• Director, Undergraduate Programs, Biomedical Engineering
  • Professor of Practice, Biomedical Engineering
Charles Patrick headshot

Educational Background

  • Ph.D., Chemical Engineering, Rice University – 1994

Industry Experience

  • Areas of Interest: Curriculum design, innovative teaching and learning practices and technologies

    Dr. Patrick has worked in higher education for 34 years at state and private universities and a NCI comprehensive cancer hospital. After his Ph.D., he completed a two-year postdoctoral fellowship in tissue engineering at Rice University’s J.W. Cox Laboratory for Biomedical Engineering. He then worked for 13 years at the University of Texas M.D. Anderson Cancer Center as a research professor. He directed the Department of Plastic and Reconstructive Surgery’s clinical translation program (tissue engineering applications), directed institutional core facilities, chaired M.D. Anderson’s Department of Biomedical Engineering, and co-chaired the tri-institutional Department of Biomedical Engineering between M.D. Anderson Cancer Center, University of Texas at Austin and University of Texas Health Sciences Center.

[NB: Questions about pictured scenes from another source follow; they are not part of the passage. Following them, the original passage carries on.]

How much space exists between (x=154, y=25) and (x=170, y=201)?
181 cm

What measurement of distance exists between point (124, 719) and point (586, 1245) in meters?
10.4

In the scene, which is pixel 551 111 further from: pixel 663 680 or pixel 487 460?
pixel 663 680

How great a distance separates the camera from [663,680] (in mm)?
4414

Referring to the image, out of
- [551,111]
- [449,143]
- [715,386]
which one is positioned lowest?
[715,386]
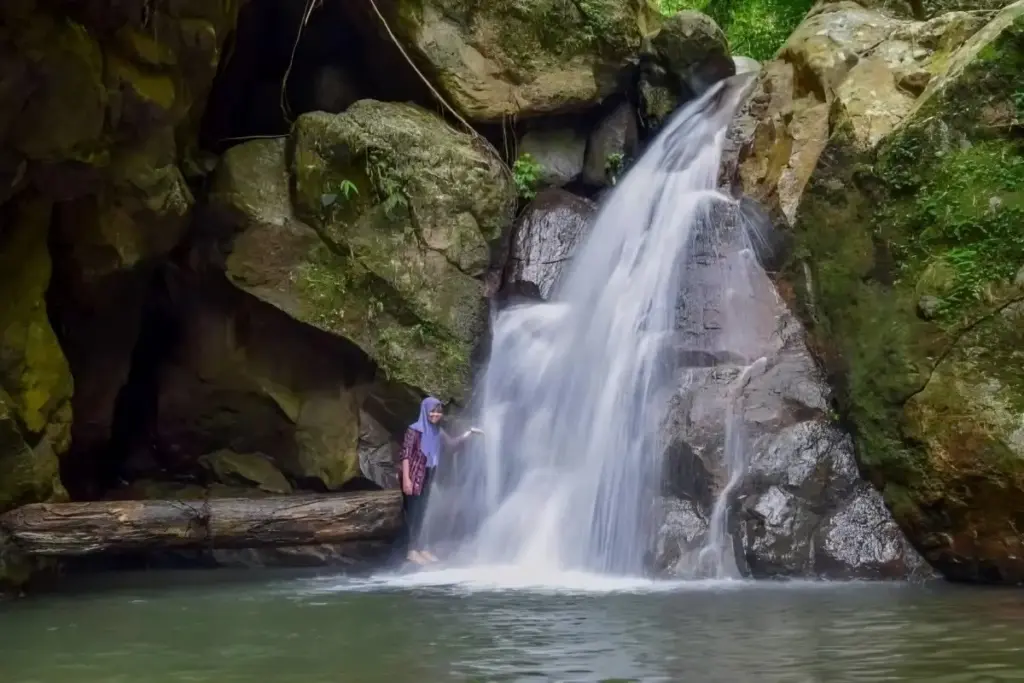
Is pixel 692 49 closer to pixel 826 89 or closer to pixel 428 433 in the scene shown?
pixel 826 89

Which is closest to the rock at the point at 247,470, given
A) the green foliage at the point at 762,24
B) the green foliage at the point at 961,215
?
the green foliage at the point at 961,215

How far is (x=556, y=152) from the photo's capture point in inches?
497

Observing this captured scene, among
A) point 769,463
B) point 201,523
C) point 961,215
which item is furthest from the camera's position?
point 201,523

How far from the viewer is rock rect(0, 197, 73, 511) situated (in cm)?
801

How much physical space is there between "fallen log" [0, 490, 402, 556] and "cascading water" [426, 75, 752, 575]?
3.02 feet

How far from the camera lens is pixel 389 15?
11633 mm

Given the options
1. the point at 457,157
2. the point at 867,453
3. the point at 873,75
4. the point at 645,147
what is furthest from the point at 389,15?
the point at 867,453

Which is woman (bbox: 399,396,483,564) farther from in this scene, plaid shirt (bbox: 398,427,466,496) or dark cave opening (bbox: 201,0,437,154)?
dark cave opening (bbox: 201,0,437,154)

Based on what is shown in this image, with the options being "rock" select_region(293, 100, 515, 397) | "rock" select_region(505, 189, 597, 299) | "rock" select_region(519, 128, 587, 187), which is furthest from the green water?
"rock" select_region(519, 128, 587, 187)

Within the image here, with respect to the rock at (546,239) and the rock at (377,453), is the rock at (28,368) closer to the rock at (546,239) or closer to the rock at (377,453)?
the rock at (377,453)

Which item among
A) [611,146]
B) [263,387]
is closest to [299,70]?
[611,146]

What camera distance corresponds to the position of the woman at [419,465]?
9.09m

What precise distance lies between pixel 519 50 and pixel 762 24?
6.34m

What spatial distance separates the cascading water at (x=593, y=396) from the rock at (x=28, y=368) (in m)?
3.34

    His former research at M.D. Anderson Cancer Center focused on development of tissue-engineered adipose tissue for soft tissue augmentation and post-mastectomy breast reconstruction, bioactive nerve conduits for peripheral nerve repair, bioactive materials for mandible reconstruction, tissue-engineered cartilage for trachea repair, and angiogenesis in tissue-engineered constructs, including micro- and nano-textured biomaterials, microfluidics, delivery of bioactive factors and mathematical modeling of revascularization.

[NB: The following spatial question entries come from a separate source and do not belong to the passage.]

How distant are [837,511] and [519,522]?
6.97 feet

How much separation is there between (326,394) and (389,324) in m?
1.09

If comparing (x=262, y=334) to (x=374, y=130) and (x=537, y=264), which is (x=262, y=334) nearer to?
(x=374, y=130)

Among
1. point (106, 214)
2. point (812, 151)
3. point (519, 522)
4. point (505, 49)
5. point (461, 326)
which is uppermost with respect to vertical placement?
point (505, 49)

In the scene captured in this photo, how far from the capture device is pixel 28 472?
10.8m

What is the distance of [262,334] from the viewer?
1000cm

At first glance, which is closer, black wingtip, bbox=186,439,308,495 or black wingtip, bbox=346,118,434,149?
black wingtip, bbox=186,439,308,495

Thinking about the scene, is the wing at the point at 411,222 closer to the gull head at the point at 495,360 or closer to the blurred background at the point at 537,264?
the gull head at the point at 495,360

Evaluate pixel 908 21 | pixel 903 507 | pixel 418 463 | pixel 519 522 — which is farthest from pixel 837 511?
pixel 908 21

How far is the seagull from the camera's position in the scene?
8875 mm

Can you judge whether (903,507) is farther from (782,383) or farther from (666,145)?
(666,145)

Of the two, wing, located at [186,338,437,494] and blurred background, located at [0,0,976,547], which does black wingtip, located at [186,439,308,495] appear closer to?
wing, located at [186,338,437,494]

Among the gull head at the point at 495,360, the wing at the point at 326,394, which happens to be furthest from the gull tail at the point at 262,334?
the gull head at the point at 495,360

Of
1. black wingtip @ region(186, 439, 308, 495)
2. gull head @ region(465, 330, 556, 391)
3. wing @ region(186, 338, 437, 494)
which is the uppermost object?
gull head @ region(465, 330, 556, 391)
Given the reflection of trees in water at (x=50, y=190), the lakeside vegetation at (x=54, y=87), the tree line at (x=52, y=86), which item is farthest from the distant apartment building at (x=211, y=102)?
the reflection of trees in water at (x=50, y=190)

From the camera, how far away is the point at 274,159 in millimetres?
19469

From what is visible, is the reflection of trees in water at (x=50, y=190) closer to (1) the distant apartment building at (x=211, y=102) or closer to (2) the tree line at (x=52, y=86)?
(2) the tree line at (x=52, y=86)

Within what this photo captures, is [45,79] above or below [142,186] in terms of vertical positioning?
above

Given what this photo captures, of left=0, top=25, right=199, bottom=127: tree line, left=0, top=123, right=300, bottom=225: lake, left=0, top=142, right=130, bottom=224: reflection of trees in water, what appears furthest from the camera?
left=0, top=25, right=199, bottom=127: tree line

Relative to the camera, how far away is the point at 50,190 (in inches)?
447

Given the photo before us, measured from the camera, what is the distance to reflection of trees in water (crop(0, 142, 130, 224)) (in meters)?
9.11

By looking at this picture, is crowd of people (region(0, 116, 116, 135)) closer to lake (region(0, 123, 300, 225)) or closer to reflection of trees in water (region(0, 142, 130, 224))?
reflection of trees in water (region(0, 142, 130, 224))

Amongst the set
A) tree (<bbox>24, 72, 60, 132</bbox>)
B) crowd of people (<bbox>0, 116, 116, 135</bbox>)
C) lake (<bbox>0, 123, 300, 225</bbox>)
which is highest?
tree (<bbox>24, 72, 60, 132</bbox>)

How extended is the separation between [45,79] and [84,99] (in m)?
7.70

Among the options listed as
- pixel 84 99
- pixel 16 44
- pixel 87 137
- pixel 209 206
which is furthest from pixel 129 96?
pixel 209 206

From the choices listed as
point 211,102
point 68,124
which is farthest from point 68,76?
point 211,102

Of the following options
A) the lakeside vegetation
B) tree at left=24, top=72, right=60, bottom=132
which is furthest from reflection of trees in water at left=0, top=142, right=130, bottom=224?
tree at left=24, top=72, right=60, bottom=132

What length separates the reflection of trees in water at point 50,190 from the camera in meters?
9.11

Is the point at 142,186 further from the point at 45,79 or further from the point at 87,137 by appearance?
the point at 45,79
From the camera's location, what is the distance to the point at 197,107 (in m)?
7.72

    He has served as a consultant for various private and Fortune 500 engineering and global pharmaceutical, medical device, medical therapy and biotechnology companies, as well as for government agencies and private foundations. Prior to joining Texas A&M, he completed serving 10 years as director of operations and vice president of Southwestern Seminary, overseeing strategic projects that included national and international educational partnerships, launching two new schools in the university, multiple capital projects, including constructing three instructional buildings, and serving also as professor teaching ethics to graduate students and modern sciences with contemporary case studies to undergraduate students. He has over 130 archival publications, two patents, and multiple awards for research and teaching.

    His current research within the Ideas to Innovation Engineering Education Excellence Laboratory focuses on enhancing undergraduate and graduate student learning, engagement and workforce development by transforming biomedical engineering education through scholarship and research of innovative teaching and learning practices and technologies.